__Goal of the exercise__.
Copy exactly, and copy nothing else: the line that contains "Pillar 1: SHAHADAH" and all lines after it in the listing, without pictures.
##### Given material #####
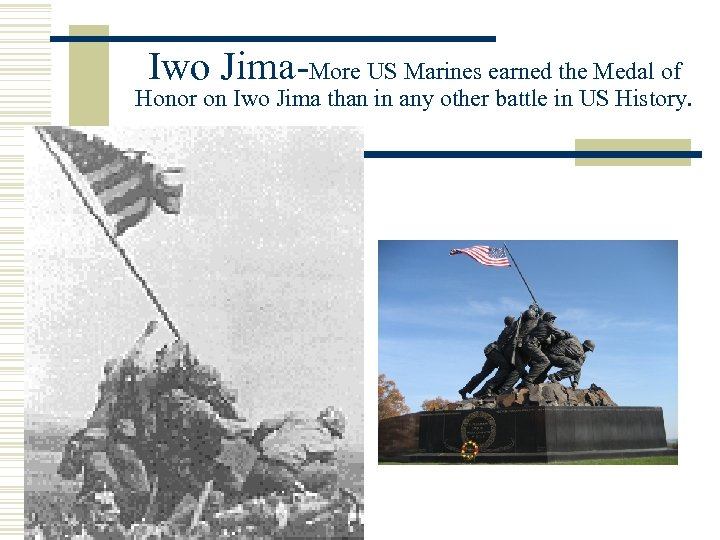 Iwo Jima-More US Marines earned the Medal of Honor on Iwo Jima than in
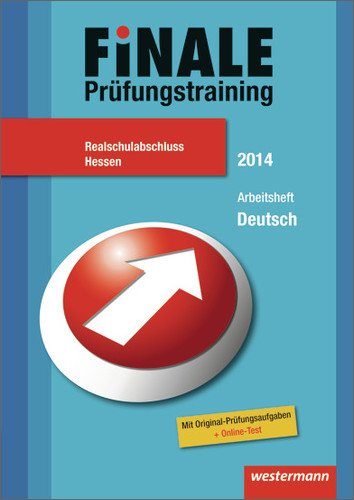 Finale - Prüfungstraining Realschulabschluss Hessen: Arbeitsheft Deutsch 2014 mit Lösungsheft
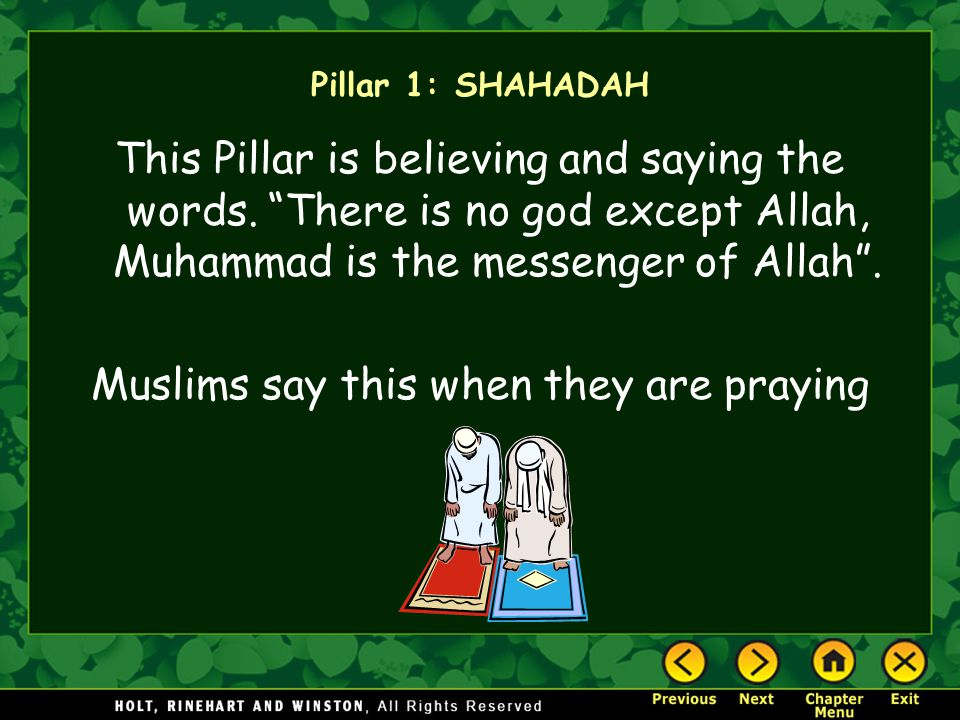 Pillar 1: SHAHADAH This Pillar is believing and saying the words.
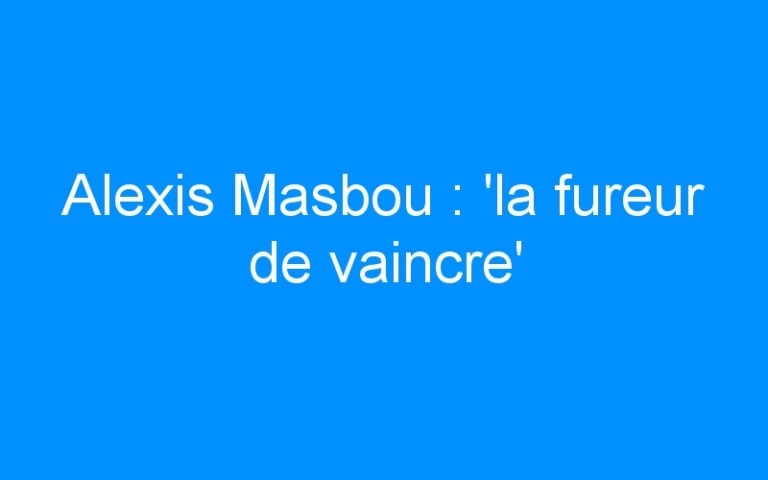 Alexis Masbou : 'la fureur de vaincre'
#####
__Task output__.
 Pillar 1: SHAHADAH This Pillar is believing and saying the words.
 Alexis Masbou : 'la fureur de vaincre'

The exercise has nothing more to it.